Levin waited with cunning patience and after long silence she put away the needles and got up. The rain had stopped. Under golden clouds the setting sun flooded the room. In the light she was knotting her scarf and then he no longer saw her. Afterwards his nose bled and he could smell the lemon and oranges she had left.
Levin got up and dressed. He pulled on rubbers but omitted the umbrella. Going out the back way, he walked along wet streets, sunlight glistening on the branches of black-trunked trees, to where the houses ended and he could see the sunset over the fields. The sun had sunk behind the mountains but the sky flamed rose. Clouds in surprising shapes and colors floated over his head. One looked like a fat red salmon. Another was a purple flower. One was a golden-breasted torso out of Rubens. His thirst was gone; everything was wet, trees, puddled roads, the grassy evening earth. His misery had exhaled itself. He was once more the improved Levin.
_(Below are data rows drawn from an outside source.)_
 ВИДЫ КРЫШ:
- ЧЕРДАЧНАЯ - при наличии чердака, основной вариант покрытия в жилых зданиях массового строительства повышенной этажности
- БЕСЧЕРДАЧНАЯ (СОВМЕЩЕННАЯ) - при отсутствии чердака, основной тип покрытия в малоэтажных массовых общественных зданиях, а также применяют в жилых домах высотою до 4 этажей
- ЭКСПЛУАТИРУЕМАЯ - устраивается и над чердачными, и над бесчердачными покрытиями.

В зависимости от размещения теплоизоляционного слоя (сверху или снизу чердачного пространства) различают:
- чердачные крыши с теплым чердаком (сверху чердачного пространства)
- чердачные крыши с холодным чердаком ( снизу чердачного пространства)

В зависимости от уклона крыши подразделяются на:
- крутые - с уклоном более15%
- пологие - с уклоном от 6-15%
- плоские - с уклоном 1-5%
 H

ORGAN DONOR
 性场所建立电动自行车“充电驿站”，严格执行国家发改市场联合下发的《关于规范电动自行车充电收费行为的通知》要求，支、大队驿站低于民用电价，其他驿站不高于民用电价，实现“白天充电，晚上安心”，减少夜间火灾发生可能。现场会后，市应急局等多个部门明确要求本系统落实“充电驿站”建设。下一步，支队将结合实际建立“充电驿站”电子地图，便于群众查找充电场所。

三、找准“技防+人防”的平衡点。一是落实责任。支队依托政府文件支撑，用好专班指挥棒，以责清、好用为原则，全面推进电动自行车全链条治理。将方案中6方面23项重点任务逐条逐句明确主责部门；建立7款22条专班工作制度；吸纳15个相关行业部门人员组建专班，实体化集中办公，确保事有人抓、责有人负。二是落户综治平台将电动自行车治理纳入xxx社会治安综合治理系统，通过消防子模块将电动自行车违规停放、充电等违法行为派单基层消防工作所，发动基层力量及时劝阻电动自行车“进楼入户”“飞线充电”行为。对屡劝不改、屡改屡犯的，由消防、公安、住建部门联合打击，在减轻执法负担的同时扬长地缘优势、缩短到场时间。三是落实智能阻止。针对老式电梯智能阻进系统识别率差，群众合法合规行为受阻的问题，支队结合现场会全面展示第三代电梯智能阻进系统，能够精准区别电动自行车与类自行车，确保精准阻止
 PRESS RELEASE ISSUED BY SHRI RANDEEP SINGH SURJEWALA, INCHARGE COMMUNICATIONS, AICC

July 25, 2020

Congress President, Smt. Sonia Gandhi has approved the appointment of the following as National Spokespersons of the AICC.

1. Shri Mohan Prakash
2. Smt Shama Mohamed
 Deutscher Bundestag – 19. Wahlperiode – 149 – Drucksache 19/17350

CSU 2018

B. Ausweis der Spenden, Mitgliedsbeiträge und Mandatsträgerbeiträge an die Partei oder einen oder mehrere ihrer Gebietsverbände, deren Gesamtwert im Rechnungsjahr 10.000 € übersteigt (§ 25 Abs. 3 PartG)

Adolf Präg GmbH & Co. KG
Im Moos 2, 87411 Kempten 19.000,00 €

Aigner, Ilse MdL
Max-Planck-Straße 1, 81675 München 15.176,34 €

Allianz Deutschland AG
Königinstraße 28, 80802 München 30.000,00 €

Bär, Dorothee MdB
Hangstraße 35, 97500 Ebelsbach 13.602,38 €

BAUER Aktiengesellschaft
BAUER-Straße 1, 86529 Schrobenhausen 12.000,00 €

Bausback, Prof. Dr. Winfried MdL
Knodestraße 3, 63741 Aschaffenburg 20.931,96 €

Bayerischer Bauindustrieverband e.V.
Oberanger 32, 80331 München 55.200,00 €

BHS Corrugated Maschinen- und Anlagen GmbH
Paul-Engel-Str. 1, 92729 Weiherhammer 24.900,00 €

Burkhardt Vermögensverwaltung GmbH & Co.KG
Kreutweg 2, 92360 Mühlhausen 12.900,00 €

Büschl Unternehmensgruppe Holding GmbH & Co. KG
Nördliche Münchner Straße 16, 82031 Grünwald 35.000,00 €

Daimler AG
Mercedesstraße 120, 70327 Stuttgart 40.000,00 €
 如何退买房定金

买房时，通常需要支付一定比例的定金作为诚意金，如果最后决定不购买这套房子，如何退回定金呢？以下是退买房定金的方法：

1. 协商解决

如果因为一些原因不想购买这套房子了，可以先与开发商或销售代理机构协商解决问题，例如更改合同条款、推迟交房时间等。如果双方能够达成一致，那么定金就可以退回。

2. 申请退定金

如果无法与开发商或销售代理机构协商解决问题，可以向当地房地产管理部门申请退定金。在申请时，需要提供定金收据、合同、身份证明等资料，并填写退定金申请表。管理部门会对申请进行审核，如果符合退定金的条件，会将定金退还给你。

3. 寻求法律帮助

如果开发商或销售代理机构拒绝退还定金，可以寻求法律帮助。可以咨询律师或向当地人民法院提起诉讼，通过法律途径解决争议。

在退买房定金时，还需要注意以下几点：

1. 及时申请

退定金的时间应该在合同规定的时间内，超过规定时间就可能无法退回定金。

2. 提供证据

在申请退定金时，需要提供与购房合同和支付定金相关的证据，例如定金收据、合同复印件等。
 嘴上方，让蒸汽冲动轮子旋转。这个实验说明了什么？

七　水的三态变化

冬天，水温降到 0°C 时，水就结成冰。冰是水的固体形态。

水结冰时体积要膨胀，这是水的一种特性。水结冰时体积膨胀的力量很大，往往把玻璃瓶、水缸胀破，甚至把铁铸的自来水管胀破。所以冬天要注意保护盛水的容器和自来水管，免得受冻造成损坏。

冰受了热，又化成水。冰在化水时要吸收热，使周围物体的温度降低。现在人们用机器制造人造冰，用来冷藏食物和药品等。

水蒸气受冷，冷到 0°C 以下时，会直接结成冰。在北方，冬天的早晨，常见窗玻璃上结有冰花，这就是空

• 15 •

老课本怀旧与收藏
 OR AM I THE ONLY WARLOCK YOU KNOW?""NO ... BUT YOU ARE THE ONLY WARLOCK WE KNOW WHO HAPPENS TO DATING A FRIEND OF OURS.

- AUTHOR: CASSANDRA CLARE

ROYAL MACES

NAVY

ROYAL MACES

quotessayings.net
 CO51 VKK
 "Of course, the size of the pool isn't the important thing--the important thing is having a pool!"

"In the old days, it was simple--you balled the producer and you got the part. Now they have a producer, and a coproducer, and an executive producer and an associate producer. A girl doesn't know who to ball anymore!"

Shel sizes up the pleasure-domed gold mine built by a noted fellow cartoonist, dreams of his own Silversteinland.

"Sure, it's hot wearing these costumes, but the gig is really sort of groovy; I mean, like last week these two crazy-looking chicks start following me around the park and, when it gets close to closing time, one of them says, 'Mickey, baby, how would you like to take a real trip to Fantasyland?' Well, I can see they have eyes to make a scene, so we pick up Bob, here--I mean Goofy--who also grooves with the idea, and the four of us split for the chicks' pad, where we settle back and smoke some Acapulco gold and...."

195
It was that goddamned cold, he thought. If I had kept that in mind I could have saved myself pain. He regretted not having said a kind word to her; but he felt like a man entering a new life and entered.
He returned to class still dissatirred with his teaching. English 11, “more a college course,” Gilley had described it, though an improvement over last term’s course, still depended too heavily on
The Elements.
Sometimes Levin interrupted drill in Workbook Form B, to speak of a good novel or read aloud a poem, the only poem some of them would hear in college, possibly in their lives. Sometimes, between a comma and semicolon, he reformed the world. But since that was irrelevant to the subject matter of the curriculum, he felt uneasy. Who am I anyway, the fourth Isaiah? And he failed more papers than he had last term. He lectured his students for the thinness of their themes, for their pleasant good-natured selves without a critical attitude to life. Then he was conscience-stricken for not patiently teaching.
A few people disappeared from his classes. When he got their withdrawal slips he assumed they had dropped English or left college, until he learned they had been in to see Gilley, who had arranged their transfer to other comp courses. Gerald admitted this to Levin once when they were alone in the coffee room. “Better take it easy, Sy. These kids have every right to be treated with respect.”